Kelly adds, “Neo-Year, we were in the sky. It was about cyberpunk… Now we’re plunging him deeper into the ground, literally, we wanted to strip away a lot of that cyberpunk, which is what [Terry] relies on. He is a child of that technology. But he’s going down into the past of Gotham. So while he still has his uniform, he still has the gear that he’s walking in with, he doesn’t have the rest of the city to rely on.”
This descent into the darkness of Neo-Gotham is where Neo-Gothic will sing as a work of gothic literature. “There is something inherently hallucinatory about going into the dark,” Lanzing states, “There is something inherently trippy and otherworldly about stepping into these places that no one has stepped for decades.” For Terry, this is going to be a unique challenge, as he doesn’t have the same set of skills or experience as Bruce Wayne. “The neat thing is that Bruce isn’t afraid of the dark, right?” Kelly says, “Anything Bruce would find in that eldritch darkness, he would be aces with.”

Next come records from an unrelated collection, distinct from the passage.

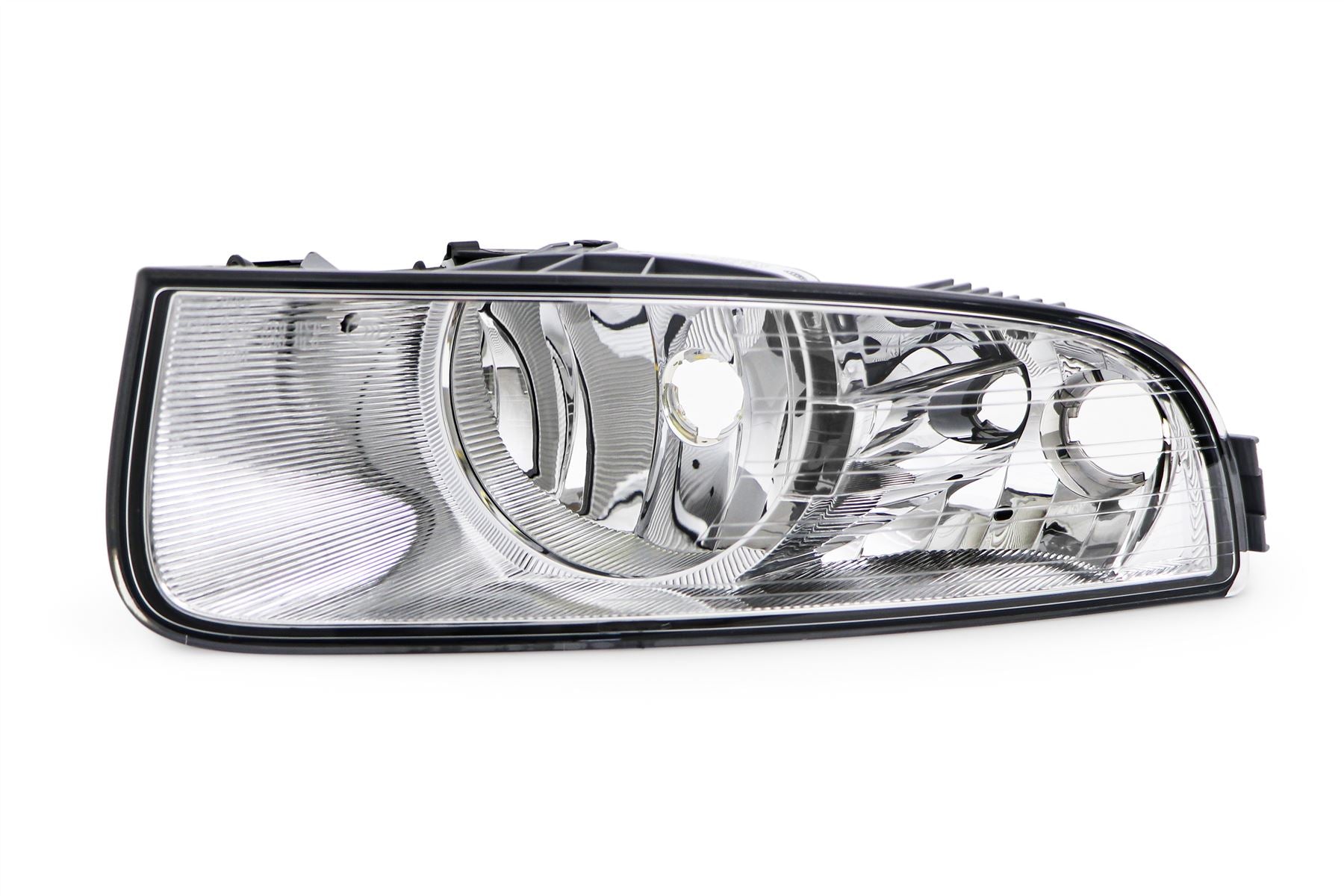 Hella DRL Left Front Fog Light for Volkswagen & Skoda, OEM quality, OEM 3T0941701A, MPN 1NE 271 615-131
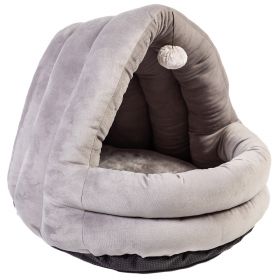 Fes Vizuină pufoasă L50xl40xî45cm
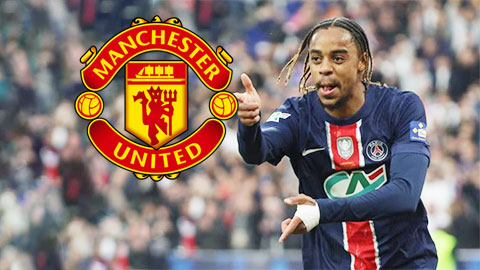  Tin giờ chót 8/12: MU quyết chiêu mộ chân chạy cánh trái hàng đầu thế giới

“There was an element to this story that Colin identified really early on in the book, and he was like, ‘Terry has never faced this.’ And I was like, ‘That’s impossible. There is no way that we’ve never seen Terry deal with this.’ And then we looked into it, and it was like nope, in fact, there was a whole part of the DC Universe that Terry has never interacted with… It’s gonna be the long game of the book, how Terry interacts with these things that he simply had not been trained to deal with.”
With Terry’s growth in mind, I asked the Hivemind what Terry McGinnis meant to them. Lanzing describes him as, “the best self-insert superhero around.” He’s someone we can all be, because he’s self-made, without the privilege that Bruce Wayne was born into. “Terry’s got jokes,” Kelly says, “He’s able to face these kinds of terrors and still maintain his humanity. In that way, he’s better than Bruce ever was.”
If we can all be Terry McGinnis, then doesn’t that make him a bit like the DC Universe’s cooler version of Peter Parker? The Hivemind certainly thinks so, from his difficulties with his love life and relationship with his mentors, but with one crucial difference. “He’s dangerous,” Lanzing says, “He’s a good Ben Reilly.”